Nel Rinascimento la Malinconia si codifica in una vera e propria iconografia con un’immagine resa celebre dall’incisione di Albrecht Durer. Qui vediamo il sentimento prender forma, rappresentato come una donna che siede in terra e poggia il mento su una mano con atteggiamento assorto.

Probabilmente quest’iconografia deriva dall’antica Grecia come testimonia il rilievo in terracotta raffigurante Penelope afflitta custodita al Metropolitan Museum di New York.

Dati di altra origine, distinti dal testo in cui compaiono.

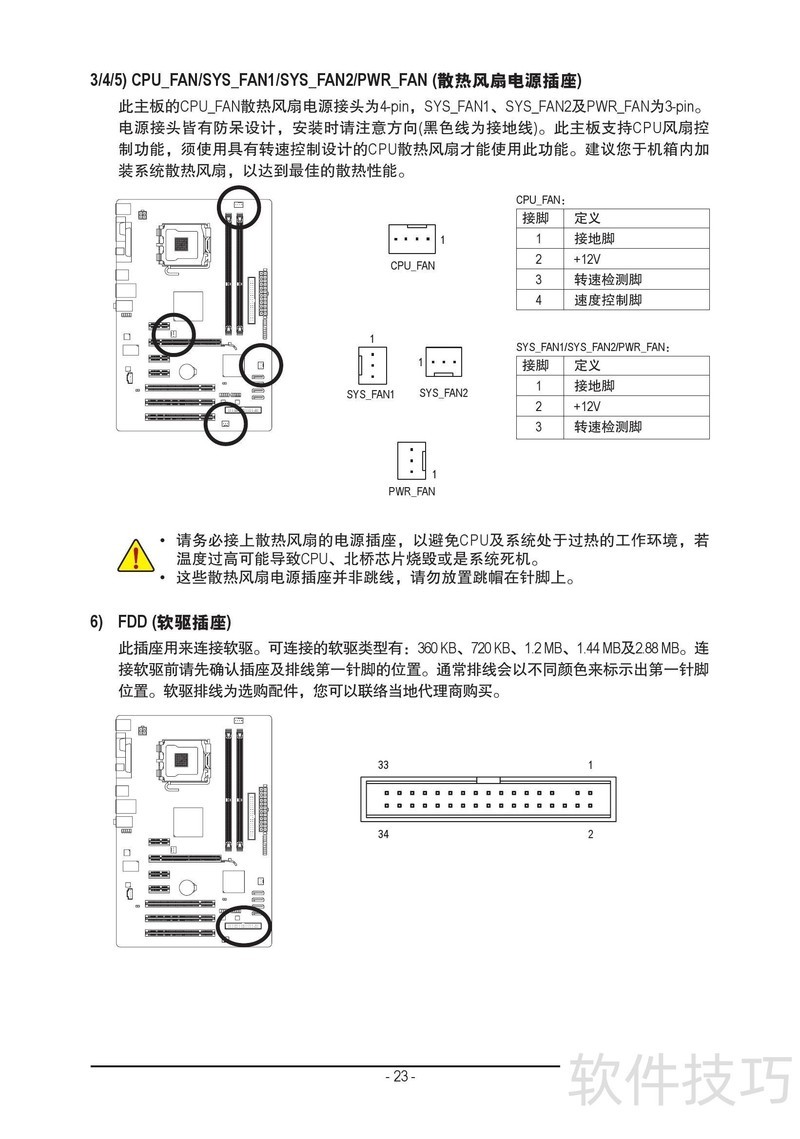 3/4/5) CPU_FAN/SYS_FAN1/SYS_FAN2/PWR_FAN (散热风扇电源插座)

此主板的CPU_FAN散热风扇电源接头为4-pin，SYS_FAN1、SYS_FAN2及PWR_FAN为3-pin。电源接头皆有防呆设计，安装时请注意方向(黑色线为接地线)。此主板支持CPU风扇控制功能，须使用具有转速控制设计的CPU散热风扇才能使用此功能。建议您于机箱内加装系统散热风扇，以达到最佳的散热性能。

1
CPU_FAN

1
SYS_FAN1

1
SYS_FAN2

1
PWR_FAN

CPU_FAN:

| 接脚 | 定义 |
|---|---|
| 1 | 接地脚 |
| 2 | +12V |
| 3 | 转速检测脚 |
| 4 | 速度控制脚 |

SYS_FAN1/SYS_FAN2/PWR_FAN:

| 接脚 | 定义 |
|---|---|
| 1 | 接地脚 |
| 2 | +12V |
| 3 | 转速检测脚 |

• 请务必接上散热风扇的电源插座，以避免CPU及系统处于过热的工作环境，若温度过高可能导致CPU、北桥芯片烧毁或是系统死机。
• 这些散热风扇电源插座并非跳线，请勿放置跳帽在针脚上。

6) FDD (软驱插座)

此插座用来连接软驱。可连接的软驱类型有：360 KB、720 KB、1.2 MB、1.44 MB及2.88 MB。连接软驱前请先确认插座及排线第一针脚的位置。通常排线会以不同颜色来标示出第一针脚位置。软驱排线为选购配件，您可以联络当地代理商购买。

33 1
34 2

- 23 -

软件技巧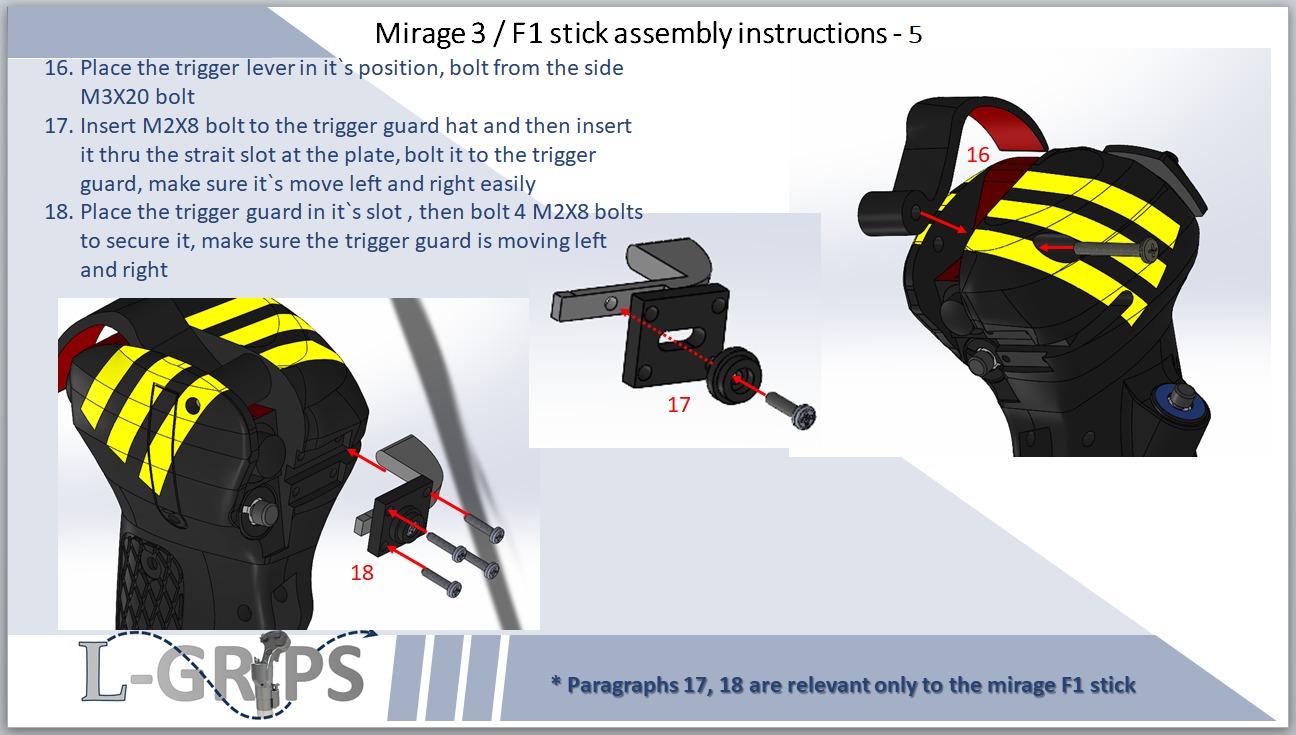 Mirage 3 / F1 stick assembly instructions - 5

16. Place the trigger lever in it`s position, bolt from the side M3X20 bolt
17. Insert M2X8 bolt to the trigger guard hat and then insert it thru the strait slot at the plate, bolt it to the trigger guard, make sure it`s move left and right easily
18. Place the trigger guard in it`s slot , then bolt 4 M2X8 bolts to secure it, make sure the trigger guard is moving left and right

16

17

18

L-GRIPS

* Paragraphs 17, 18 are relevant only to the mirage F1 stick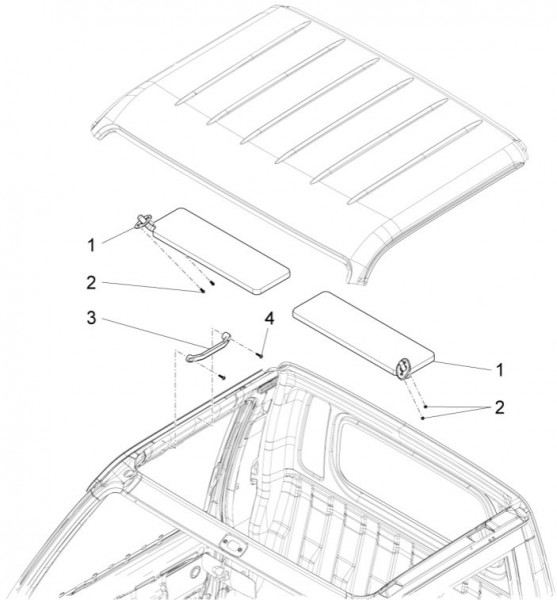 1
2
3
4
1
2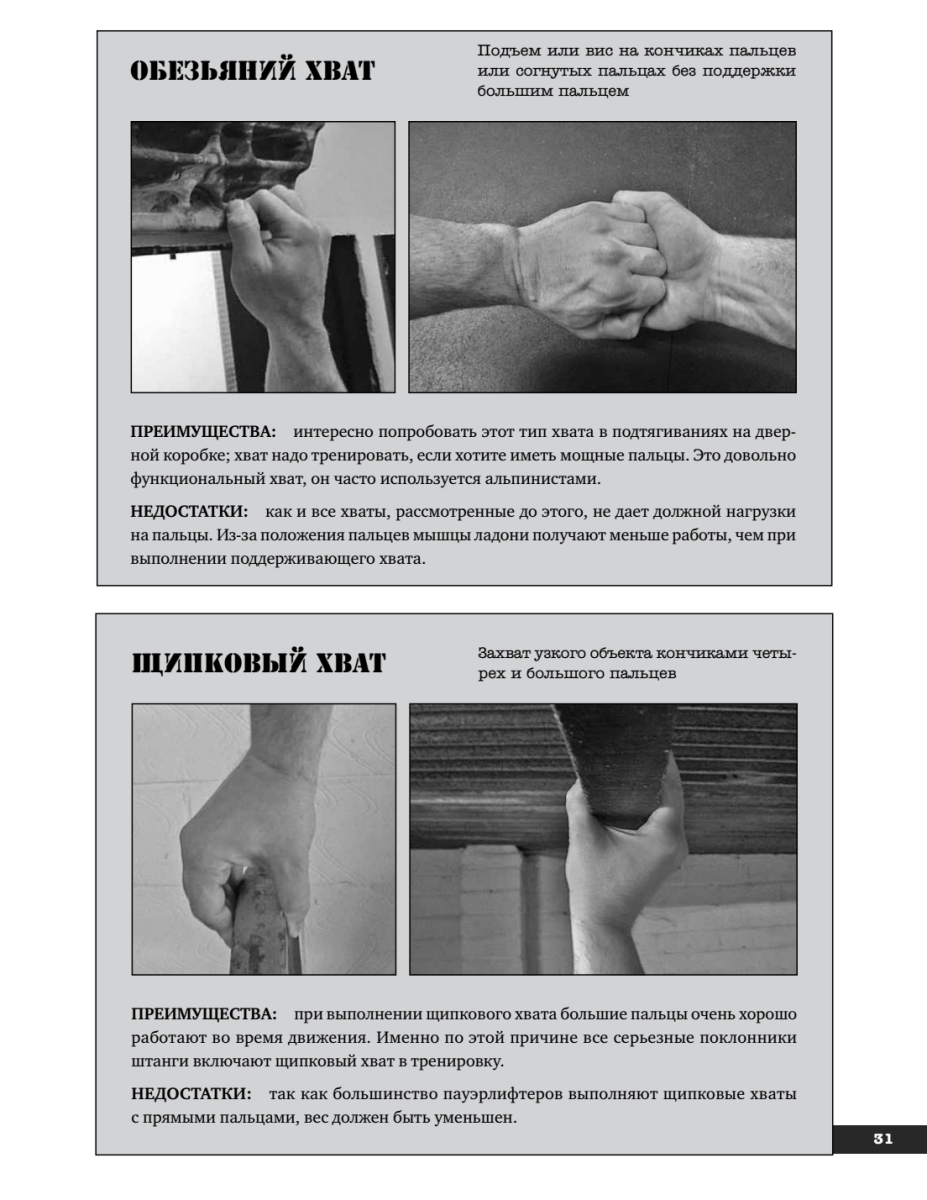 ОБЕЗЬЯНИЙ ХВАТ

Подъем или вис на кончиках пальцев или согнутых пальцах без поддержки большим пальцем

ПРЕИМУЩЕСТВА: интересно попробовать этот тип хвата в подтягиваниях на дверной коробке; хват надо тренировать, если хотите иметь мощные пальцы. Это довольно функциональный хват, он часто используется альпинистами.

НЕДОСТАТКИ: как и все хваты, рассмотренные до этого, не дает должной нагрузки на пальцы. Из-за положения пальцев мышцы ладони получают меньше работы, чем при выполнении поддерживающего хвата.

ЩИПКОВЫЙ ХВАТ

Захват узкого объекта кончиками четырех и большого пальцев

ПРЕИМУЩЕСТВА: при выполнении щипкового хвата большие пальцы очень хорошо работают во время движения. Именно по этой причине все серьезные поклонники штанги включают щипковый хват в тренировку.

НЕДОСТАТКИ: так как большинство пауэрлифтеров выполняют щипковые хваты с прямыми пальцами, вес должен быть уменьшен.

31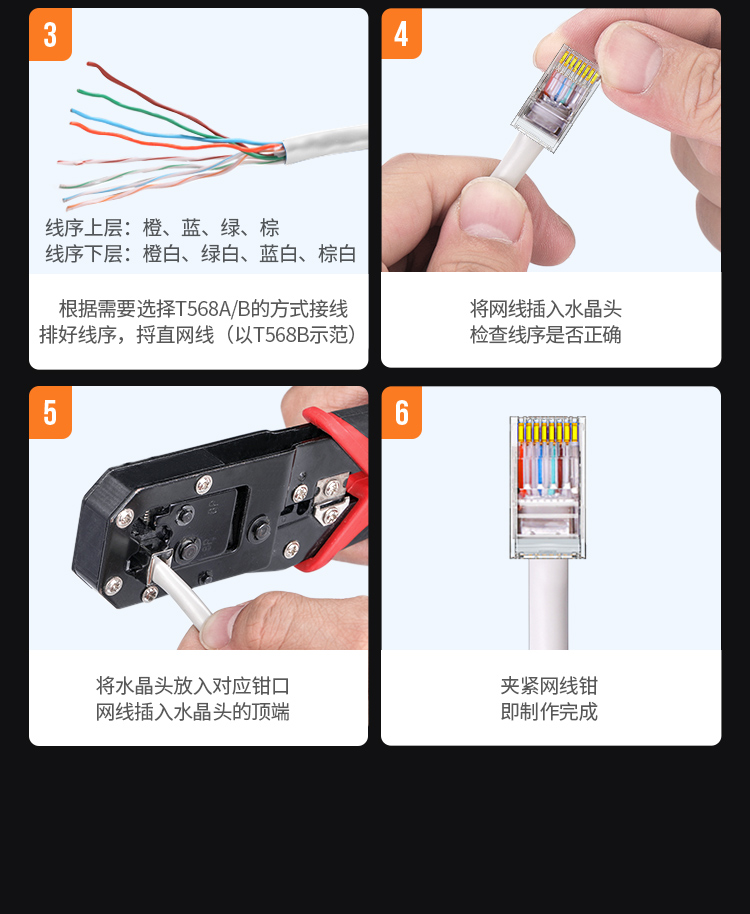 3

线序上层：橙、蓝、绿、棕
线序下层：橙白、绿白、蓝白、棕白

根据需要选择T568A/B的方式接线
排好线序，捋直网线（以T568B示范）

4

将网线插入水晶头
检查线序是否正确

5

将水晶头放入对应钳口
网线插入水晶头的顶端

6

夹紧网线钳
即制作完成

Qui la protagonista è raffigurata con il volto tra le mani e con l’aria pensosa, afflitta al pensiero di non rivedere suo marito Ulisse.

Con il passare del tempo questo tema viene ampliato di nuovi e diversi significati e viene collegato, ad esempio, allo studio, alla concentrazione, ma anche al pentimento, alla meditazione. Quest’ultimo dato è rintracciabile nell’immagine della Maddalena penitente di Francesco Furini, del 1635 ca. Qui la donna presenta lo stesso sguardo assorto e pensieroso mostrato dal Durer. Ma anche in altre celebri rappresentazioni della Maddalena è riscontrabile lo stesso schema rappresentativo. Basti pensare alla celebre tela del Caravaggio, o alla meravigliosa e commuovente scultura del Canova, che ci restituisce un immagine sublime del soggetto, reso ancora più reale dalla sua ineguagliabile lavorazione del marmo.



Anche in tempi più recenti, gli artisti hanno continuato ad usare lo stesso modello icnografico per rappresentare le angosce, il fermarsi del pensiero sui ricordi.
Pablo Picasso agli inizi del ‘900 nei suoi dipinti con figure solitarie, infelici, racconta in modo perfetto la Malinconia. Basta osservare il suo Arlecchino per comprendere che egli racconta con questo soggetto anche se stesso nei primi anni parigini. Come infatti, nel suo periodo blu, al quale risale questo dipinto, il pittore spagnolo ci parla delle sue frustrazioni, dei suoi problemi economici, del suo non sentirsi integrato pienamente nella realtà parigina.

Qualsiasi sia la sua rappresentazione, in ogni epoca sia stata narrata, la Malinconia è parte integrate di noi, del nostro comportamento, del sapersi ascoltare. La malinconia è attesa, è soffermarsi sui ricordi, è speranza di un ritorno. In questi giorni malinconici siamo tutti sospesi nel passato fatto di piccoli momenti di felicità che solo ora si caricano di significato. Ma possiamo rincuorarci e affidarci alla consapevolezza che dentro noi c’è un animo creativo.